Introduction
Suppose you had a coupon for a free ice cream cone from a local ice cream parlor. While walking by the store on a particularly hot day, you decide to redeem your coupon. Leaving the store, you stroll down the street and accidently drop the cone on the ground, rendering the ice cream inedible. You are disappointed at first, but you achieve some comfort by reminding yourself that it was free to begin with. You reason that if you didn’t have to pay for it, it was no real loss. Alternatively, suppose you had been wanting to buy a new video game system. You had contemplated saving for the system, but knew you really needed to save your money for a new pair of eyeglasses. Your prescription had changed substantially and it was beginning to be difficult to do everyday things. One afternoon you check your mail and find that your grandmother has written you a check. It is just enough to purchase either the game system or the new glasses. After thinking about it for a minute or two you decide to purchase the video game system. What kind of a gift would glasses make, anyway?

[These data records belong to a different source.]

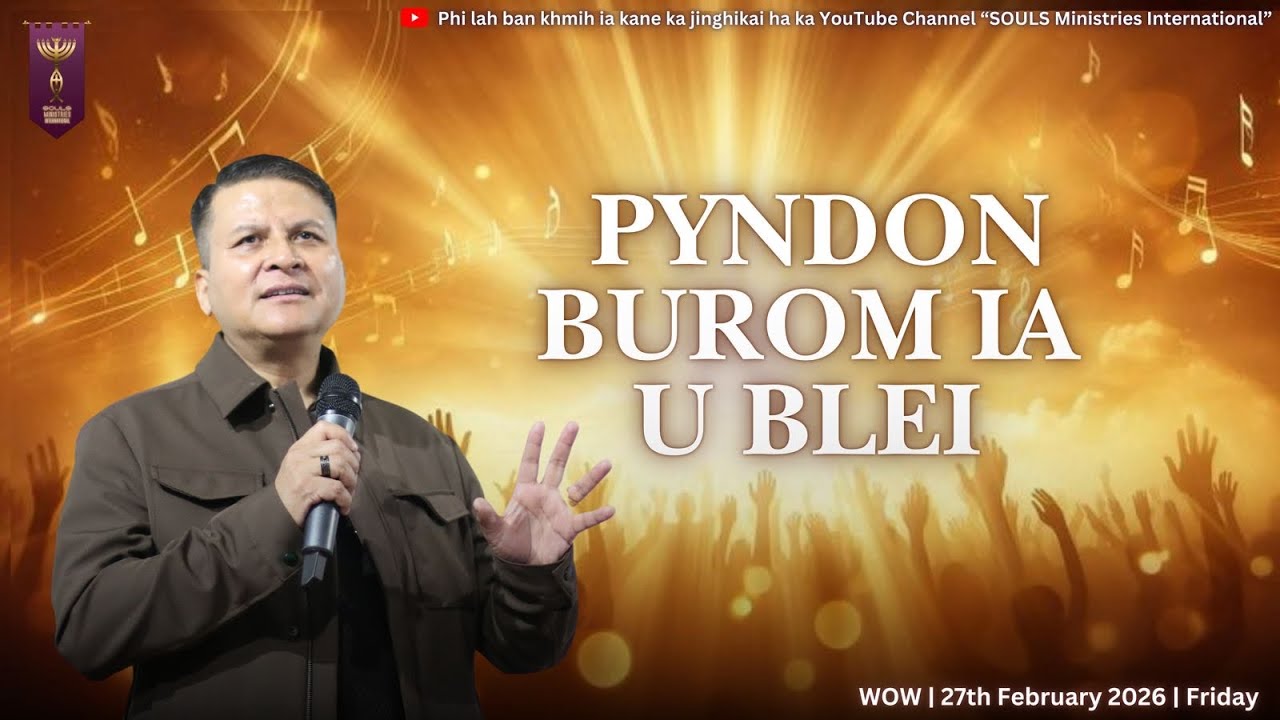 PYNDON BUROM IA U BLEI |Part-1 I 27th February 2026 I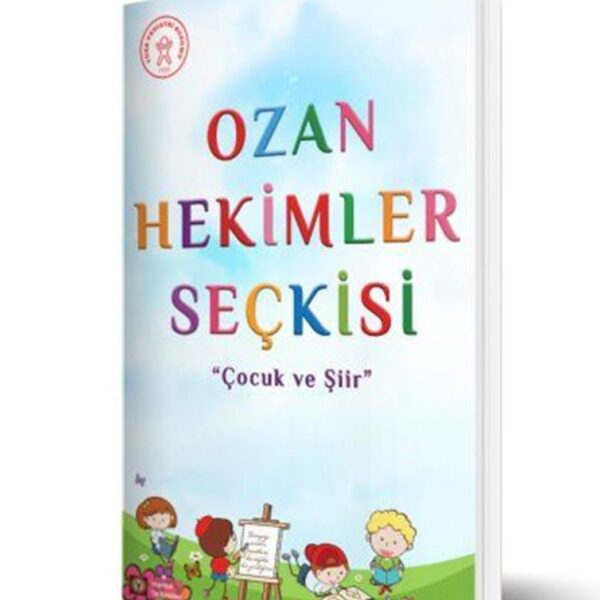 Ozan Hekimler Seçkisi ''Çocuk ve Şiir''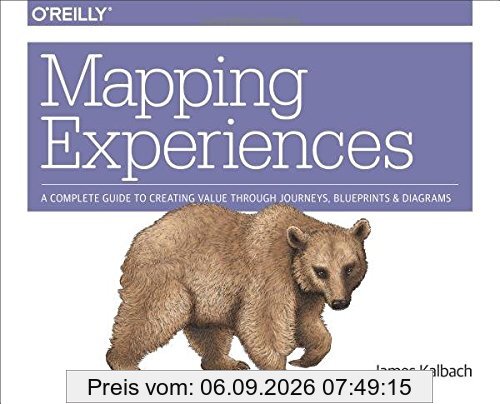 Mapping Experiences: A Guide to Creating Value through Journeys, Blueprints, and Diagrams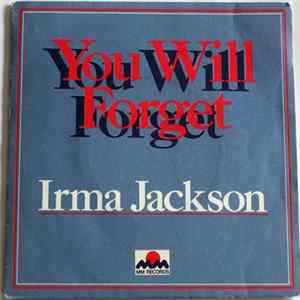 Download Irma Jackson - You Will Forget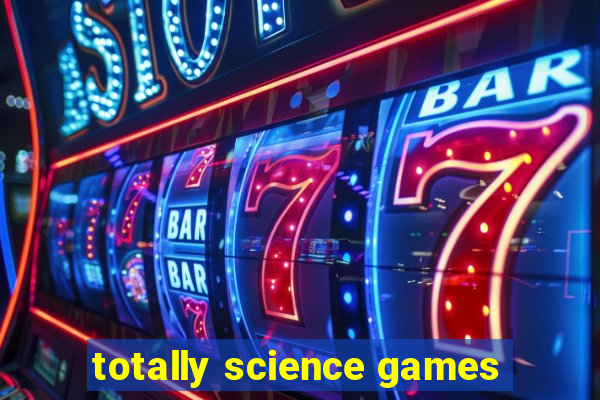 totally science games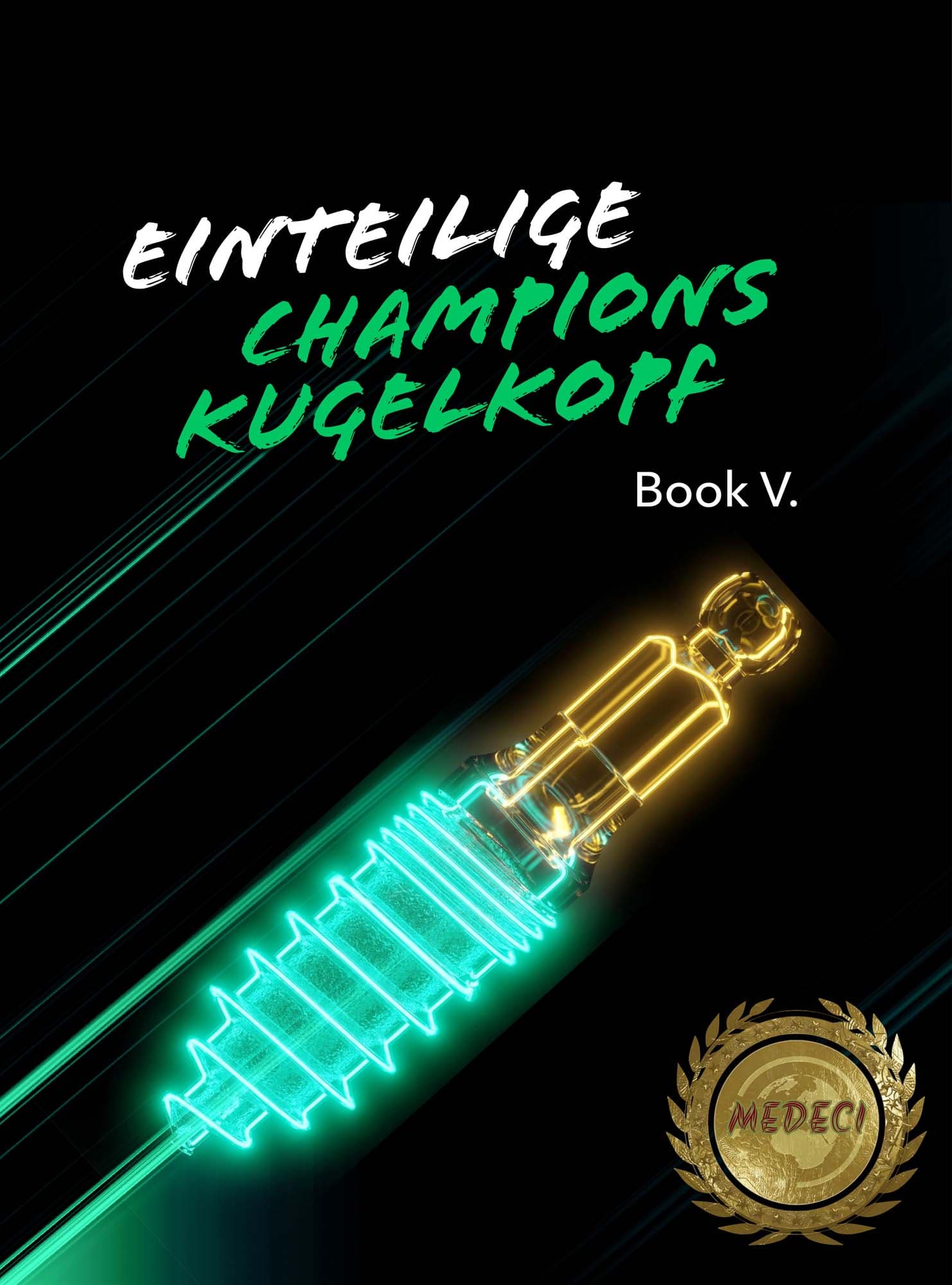Einteilige Kugelkopf-CHAMPIONS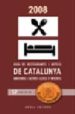 GUIA GOURMAND 2008: GUIA DE RESTAURANTES Y HOTELES DE CATALUA di VV.AA. 
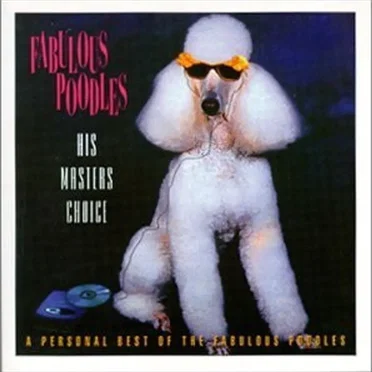 His Masters Choice by Fabulous Poodles - album cover
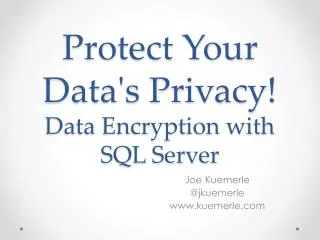 Protect Your Data's Privacy! Data Encryption with SQL Server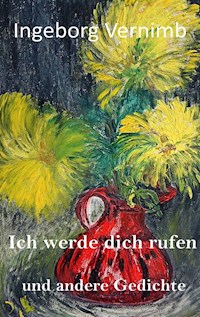Ich werde dich rufen - Ingeborg Vernimb - E-Book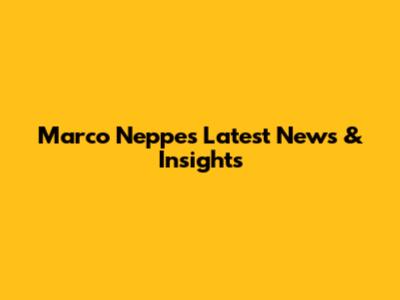 Marco Neppe's Latest News & Insights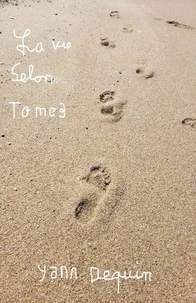 La vie selon... Tome 3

Consumers must deal with new income from varied sources and new expenses on a variety of items on a regular basis. Additionally, people face changes in the state of the world (often referred to as shocks) that can render prior investments useless or make them even more valuable. The sheer volume of decisions one must make can lead people to use simple rules of thumb to make decisions rather than to optimize in the way that economic theory suggests. In particular, people can use a system called mental accounting to make decisions as well as to rationalize previous decisions. Mental accounting is a procedure of keeping accounts of income and expenses, similar to that used by corporations, except in this case, each person is his or her own bookkeeper and the books are kept in the ledgers of one’s mind. In the previous chapter, we detailed how people can be motivated by transaction utility — the desire to get a good deal on an item. In a sense, when a sunk cost is incurred, it is entered into the mental ledger as an expense in a particular account. To balance the books, the person then seeks a gain of equal or greater value that allows him to close the mental account. Thus, for example, you might open a mental account when you enter an all-you-can-eat restaurant and pay the admission fee. This account could only be closed by consuming enough food for you to feel you have received a value that exceeds the cost of entry. In this case, you would choose to consume more when the price is higher. Decision making based on mental accounting can lead directly to the transaction utility–based behavior described in the previous chapter, though many other anomalous types of behavior are implicated.

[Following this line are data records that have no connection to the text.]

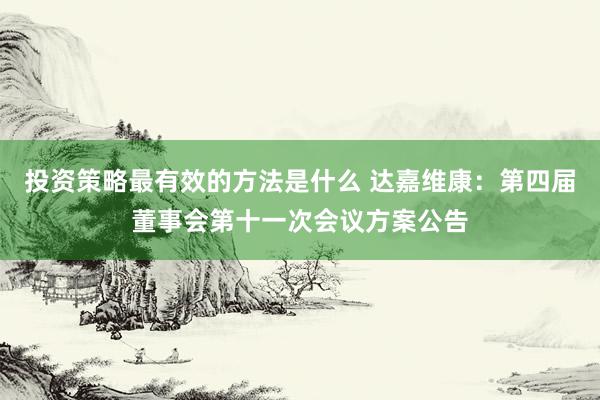 投资策略最有效的方法是什么 达嘉维康：第四届董事会第十一次会议方案公告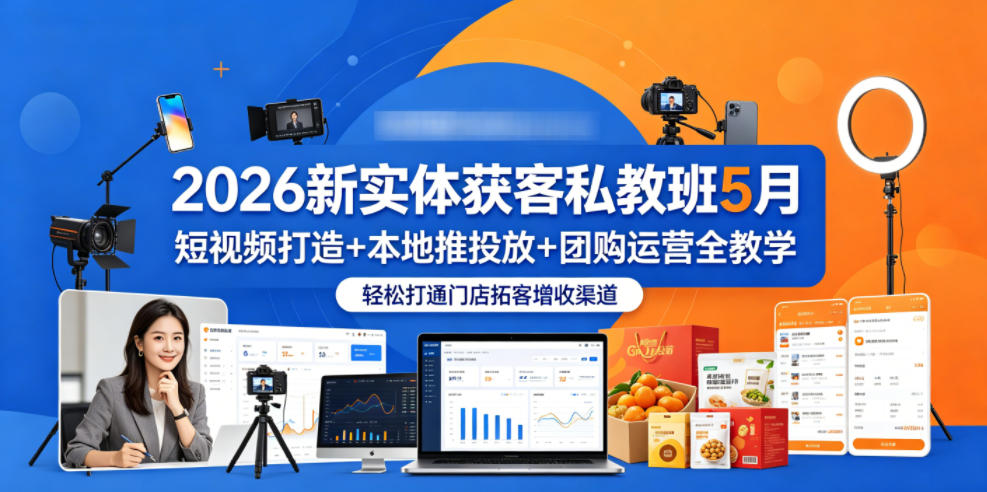 2026新实体获客私教班5月,短视频打造+本地推投放+团购运营全教学,轻松打通门店拓客增收渠道_一起云网创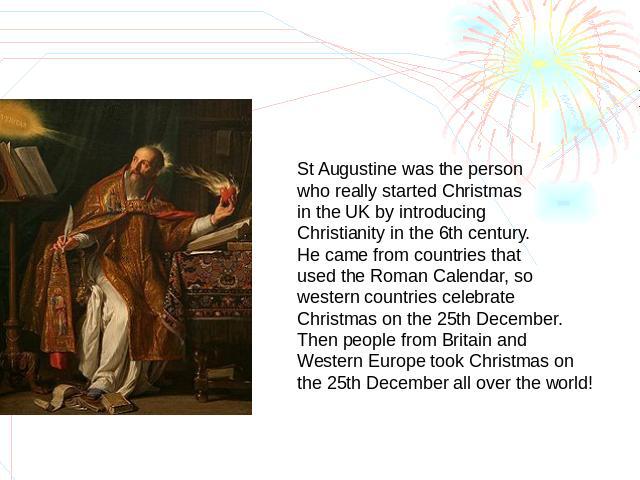 St Augustine was the person who really started Christmas in the UK by introducing Christianity in the 6th century.He came from countries that used the Roman Calendar, so western countries celebrate Christmas on the 25th December. Then people from Br…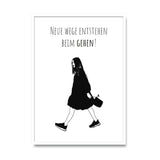 Neue Wege entstehen beim Gehen Poster kaufen | Ulrike Wathling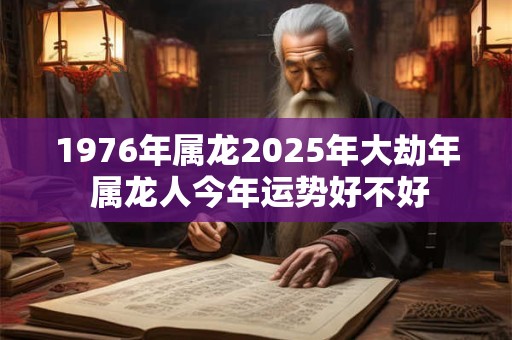 1976年属龙2025年大劫年 属龙人今年运势好不好
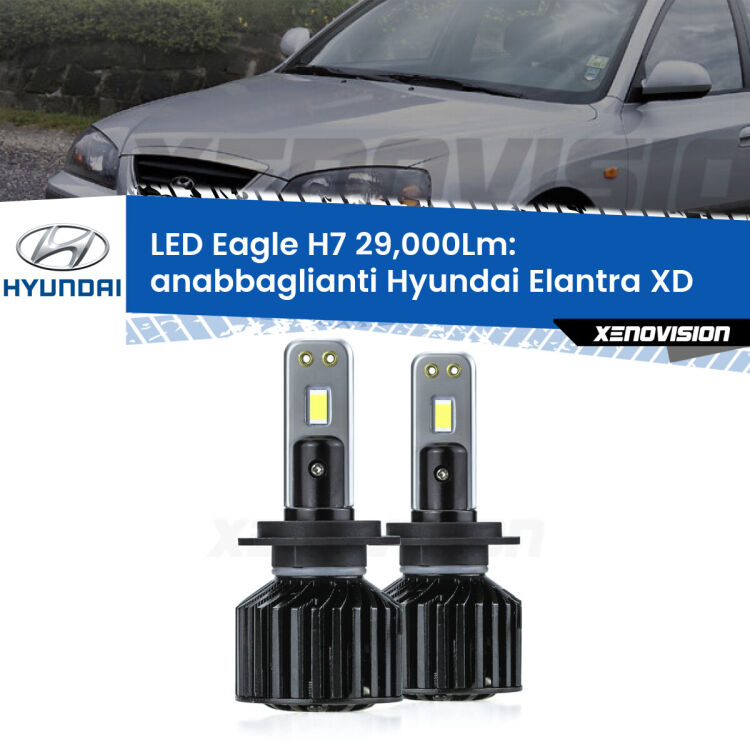 Anabbaglianti LED H7 29,000Lm per Hyundai Elantra XD 2000 - 2006 <strong>Kit anabbaglianti LED specifico per Hyundai Elantra</strong> XD 2000 - 2006. Lampade <strong>H7</strong> Canbus da 29.000Lumen di luminosità modello Eagle Xenovision.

This chapter discusses the full theory of mental accounting and describes several types of behavior that apparently result from this decision heuristic. In particular, we discuss how income source can determine the types of spending, how individual consumers can rationalize bad investments, and how consumers can group events in their mind to obtain a balanced account. Mental accounting is a procedural rational model of consumer choice in that it tells us what is motivating the consumer to make these choices. Although mental accounting can lead to many and varied anomalous decisions, the model itself is surprisingly similar to the accounting methods used by large firms for exactly the same purposes.